## TASK BRIEF:
Reproduce everything from the line containing "Does the image" down to the line containing "3.06 meters", substituting "cinder block" for "concrete block" and leaving every other character unchanged.

## AVAILABLE RECORDS:
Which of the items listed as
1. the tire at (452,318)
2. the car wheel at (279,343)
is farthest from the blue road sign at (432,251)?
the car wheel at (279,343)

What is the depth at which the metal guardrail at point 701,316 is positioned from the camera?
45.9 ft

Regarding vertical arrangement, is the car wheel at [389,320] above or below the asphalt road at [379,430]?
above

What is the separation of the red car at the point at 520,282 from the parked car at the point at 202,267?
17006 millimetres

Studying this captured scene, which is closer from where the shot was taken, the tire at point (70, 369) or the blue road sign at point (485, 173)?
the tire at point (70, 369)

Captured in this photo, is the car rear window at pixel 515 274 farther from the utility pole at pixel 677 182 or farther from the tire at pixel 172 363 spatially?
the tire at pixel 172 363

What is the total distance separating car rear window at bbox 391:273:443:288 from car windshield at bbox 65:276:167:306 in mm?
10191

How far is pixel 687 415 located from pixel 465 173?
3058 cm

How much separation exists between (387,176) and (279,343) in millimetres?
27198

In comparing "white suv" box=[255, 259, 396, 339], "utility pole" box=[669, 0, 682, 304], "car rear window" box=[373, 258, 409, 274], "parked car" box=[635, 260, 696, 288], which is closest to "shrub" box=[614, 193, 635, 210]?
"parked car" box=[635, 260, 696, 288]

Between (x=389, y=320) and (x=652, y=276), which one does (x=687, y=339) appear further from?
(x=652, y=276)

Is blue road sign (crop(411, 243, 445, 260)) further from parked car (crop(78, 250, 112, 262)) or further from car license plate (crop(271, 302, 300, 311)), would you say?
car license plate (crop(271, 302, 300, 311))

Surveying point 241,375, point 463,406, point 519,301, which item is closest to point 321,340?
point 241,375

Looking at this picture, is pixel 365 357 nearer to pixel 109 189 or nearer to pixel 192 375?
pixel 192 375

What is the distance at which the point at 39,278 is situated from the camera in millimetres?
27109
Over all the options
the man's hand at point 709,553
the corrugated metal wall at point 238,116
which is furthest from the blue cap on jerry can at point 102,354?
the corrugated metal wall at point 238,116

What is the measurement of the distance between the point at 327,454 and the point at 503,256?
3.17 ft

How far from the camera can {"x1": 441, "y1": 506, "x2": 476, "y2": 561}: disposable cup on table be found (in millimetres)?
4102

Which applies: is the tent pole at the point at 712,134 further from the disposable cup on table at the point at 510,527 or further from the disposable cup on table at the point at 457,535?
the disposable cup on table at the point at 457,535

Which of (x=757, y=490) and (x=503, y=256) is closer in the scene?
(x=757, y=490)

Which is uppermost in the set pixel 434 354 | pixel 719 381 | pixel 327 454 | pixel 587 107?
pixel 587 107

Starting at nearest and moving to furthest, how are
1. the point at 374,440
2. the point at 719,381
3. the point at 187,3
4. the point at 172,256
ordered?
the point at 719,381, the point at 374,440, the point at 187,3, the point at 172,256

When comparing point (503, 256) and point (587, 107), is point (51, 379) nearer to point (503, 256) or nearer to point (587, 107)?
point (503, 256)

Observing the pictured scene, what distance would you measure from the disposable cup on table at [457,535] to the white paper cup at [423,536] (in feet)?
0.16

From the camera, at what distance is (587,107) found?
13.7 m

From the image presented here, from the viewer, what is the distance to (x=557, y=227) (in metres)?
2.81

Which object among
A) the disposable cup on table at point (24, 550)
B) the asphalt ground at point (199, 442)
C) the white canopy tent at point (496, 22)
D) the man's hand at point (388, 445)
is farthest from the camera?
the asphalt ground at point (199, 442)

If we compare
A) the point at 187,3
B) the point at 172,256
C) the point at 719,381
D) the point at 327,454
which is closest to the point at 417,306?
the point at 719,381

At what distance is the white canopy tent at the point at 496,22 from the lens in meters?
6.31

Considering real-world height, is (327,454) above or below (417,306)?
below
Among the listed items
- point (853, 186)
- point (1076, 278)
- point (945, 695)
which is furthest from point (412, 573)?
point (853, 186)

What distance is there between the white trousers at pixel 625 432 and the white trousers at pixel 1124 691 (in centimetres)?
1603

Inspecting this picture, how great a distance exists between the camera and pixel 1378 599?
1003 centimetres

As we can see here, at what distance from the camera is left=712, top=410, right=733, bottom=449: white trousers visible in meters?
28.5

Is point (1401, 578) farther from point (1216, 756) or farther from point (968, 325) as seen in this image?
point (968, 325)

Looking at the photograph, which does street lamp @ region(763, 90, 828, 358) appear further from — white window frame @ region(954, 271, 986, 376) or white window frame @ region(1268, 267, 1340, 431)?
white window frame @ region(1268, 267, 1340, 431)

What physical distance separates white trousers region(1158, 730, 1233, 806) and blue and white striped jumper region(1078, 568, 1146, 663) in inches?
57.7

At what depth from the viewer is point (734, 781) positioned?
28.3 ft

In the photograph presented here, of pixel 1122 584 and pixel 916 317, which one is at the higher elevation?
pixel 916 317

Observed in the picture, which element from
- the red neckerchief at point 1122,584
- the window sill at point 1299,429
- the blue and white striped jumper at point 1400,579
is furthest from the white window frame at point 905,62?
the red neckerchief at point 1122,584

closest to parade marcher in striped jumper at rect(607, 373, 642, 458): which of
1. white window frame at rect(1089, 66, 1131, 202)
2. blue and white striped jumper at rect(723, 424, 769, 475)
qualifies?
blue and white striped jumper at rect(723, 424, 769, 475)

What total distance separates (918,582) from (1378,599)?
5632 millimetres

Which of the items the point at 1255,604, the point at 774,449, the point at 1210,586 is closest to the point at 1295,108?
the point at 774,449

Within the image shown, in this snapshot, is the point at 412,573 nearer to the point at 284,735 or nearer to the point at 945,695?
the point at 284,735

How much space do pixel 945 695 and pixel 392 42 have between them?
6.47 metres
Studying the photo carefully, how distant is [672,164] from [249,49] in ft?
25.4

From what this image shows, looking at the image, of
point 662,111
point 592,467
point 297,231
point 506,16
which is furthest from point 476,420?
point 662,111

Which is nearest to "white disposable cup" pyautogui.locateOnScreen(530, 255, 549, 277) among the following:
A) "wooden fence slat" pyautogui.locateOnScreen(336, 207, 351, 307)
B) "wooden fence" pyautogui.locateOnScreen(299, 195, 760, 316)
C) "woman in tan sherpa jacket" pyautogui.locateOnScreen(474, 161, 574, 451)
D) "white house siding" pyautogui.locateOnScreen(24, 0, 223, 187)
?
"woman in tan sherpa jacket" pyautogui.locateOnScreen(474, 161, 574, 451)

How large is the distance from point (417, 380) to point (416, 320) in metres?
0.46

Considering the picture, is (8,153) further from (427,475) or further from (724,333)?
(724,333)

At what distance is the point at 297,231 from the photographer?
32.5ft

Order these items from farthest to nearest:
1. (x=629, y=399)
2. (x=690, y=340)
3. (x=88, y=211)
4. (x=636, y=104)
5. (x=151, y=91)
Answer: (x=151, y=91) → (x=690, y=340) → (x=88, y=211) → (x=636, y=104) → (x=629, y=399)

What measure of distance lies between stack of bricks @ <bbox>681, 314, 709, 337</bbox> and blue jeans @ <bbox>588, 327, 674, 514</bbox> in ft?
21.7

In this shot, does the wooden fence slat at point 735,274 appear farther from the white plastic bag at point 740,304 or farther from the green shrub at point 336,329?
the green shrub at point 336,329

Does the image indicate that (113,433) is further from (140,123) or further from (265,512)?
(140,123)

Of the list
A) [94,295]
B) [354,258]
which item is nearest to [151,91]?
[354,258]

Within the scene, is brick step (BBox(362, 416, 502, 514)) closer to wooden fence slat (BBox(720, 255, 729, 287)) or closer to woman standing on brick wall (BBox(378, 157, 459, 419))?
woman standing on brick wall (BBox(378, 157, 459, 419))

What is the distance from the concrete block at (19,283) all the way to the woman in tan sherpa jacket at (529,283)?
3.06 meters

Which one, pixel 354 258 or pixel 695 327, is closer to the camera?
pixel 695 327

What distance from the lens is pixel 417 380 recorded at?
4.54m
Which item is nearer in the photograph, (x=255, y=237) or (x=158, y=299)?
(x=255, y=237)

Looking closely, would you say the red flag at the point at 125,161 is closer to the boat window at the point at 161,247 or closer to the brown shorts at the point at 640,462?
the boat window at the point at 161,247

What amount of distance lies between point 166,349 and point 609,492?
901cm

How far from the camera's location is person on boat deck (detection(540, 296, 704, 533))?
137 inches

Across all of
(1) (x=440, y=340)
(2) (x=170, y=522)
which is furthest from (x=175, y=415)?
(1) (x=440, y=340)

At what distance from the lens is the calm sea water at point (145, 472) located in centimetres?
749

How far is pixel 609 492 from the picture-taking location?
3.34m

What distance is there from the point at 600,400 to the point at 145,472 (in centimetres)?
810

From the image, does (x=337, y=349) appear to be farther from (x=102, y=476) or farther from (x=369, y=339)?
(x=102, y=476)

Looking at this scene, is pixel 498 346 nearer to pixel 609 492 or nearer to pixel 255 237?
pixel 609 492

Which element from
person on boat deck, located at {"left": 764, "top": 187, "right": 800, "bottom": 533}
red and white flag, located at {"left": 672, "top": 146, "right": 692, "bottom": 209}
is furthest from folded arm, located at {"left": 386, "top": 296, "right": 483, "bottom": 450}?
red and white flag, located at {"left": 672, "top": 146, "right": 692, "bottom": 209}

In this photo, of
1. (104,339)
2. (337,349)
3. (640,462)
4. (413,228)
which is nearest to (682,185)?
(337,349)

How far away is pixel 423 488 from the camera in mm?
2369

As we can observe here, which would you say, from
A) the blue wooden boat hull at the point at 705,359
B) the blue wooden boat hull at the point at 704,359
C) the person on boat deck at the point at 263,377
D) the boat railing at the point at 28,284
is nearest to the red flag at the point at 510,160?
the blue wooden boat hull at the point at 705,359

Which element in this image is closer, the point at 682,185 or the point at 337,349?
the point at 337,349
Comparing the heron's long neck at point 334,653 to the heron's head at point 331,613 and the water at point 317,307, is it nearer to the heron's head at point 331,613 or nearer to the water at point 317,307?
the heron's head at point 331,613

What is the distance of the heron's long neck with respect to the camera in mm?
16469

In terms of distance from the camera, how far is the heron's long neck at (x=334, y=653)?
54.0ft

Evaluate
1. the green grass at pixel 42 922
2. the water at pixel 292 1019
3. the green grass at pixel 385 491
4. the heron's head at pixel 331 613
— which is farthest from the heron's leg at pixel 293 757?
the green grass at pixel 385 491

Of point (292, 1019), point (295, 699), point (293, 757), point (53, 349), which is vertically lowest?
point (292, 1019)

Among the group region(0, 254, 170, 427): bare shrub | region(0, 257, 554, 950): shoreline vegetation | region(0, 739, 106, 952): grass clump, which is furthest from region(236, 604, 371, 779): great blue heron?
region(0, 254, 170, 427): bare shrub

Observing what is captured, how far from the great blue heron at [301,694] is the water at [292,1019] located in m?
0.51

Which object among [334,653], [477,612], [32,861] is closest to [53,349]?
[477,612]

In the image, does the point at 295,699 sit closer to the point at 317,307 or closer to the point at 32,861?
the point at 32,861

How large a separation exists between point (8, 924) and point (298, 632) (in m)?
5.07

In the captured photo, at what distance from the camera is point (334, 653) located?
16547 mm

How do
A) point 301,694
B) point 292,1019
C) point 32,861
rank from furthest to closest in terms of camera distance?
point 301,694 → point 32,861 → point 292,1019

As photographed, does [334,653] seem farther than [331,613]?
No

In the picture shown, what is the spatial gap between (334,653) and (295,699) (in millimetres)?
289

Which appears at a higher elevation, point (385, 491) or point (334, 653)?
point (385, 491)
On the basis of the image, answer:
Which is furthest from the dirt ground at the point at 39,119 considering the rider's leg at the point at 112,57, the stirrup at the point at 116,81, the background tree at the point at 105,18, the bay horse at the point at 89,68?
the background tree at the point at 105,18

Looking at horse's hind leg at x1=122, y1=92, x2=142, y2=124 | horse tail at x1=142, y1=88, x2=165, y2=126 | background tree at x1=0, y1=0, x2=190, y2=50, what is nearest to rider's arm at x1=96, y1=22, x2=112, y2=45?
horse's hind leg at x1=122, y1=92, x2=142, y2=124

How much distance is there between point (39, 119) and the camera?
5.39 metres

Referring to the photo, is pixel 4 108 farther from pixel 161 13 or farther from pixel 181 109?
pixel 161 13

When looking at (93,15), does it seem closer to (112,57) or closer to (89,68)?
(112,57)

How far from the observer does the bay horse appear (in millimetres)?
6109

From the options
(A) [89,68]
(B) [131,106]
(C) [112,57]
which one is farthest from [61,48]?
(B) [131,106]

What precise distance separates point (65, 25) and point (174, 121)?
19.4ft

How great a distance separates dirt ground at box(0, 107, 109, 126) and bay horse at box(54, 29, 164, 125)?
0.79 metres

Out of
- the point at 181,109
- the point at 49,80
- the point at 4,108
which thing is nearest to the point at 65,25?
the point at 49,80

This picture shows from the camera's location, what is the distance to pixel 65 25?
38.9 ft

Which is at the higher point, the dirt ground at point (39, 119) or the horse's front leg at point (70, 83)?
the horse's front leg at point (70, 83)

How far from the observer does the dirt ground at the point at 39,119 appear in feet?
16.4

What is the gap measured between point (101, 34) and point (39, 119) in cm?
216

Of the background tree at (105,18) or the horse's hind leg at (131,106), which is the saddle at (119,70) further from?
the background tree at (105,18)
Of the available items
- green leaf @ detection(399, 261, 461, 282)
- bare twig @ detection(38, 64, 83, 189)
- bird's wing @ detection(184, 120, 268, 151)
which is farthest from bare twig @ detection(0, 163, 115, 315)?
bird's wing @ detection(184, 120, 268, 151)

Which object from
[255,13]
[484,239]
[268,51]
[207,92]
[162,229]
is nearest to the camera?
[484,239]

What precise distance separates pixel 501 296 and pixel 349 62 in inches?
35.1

## EXPECTED ANSWER:
Does the image indicate that (113,433) is further from (140,123) or further from (265,512)?
(140,123)

Of the list
A) [94,295]
B) [354,258]
which item is nearest to [151,91]?
[354,258]

Within the scene, is brick step (BBox(362, 416, 502, 514)) closer to wooden fence slat (BBox(720, 255, 729, 287)) or closer to woman standing on brick wall (BBox(378, 157, 459, 419))?
woman standing on brick wall (BBox(378, 157, 459, 419))

What is the distance from the cinder block at (19,283) all the way to the woman in tan sherpa jacket at (529,283)?
3.06 meters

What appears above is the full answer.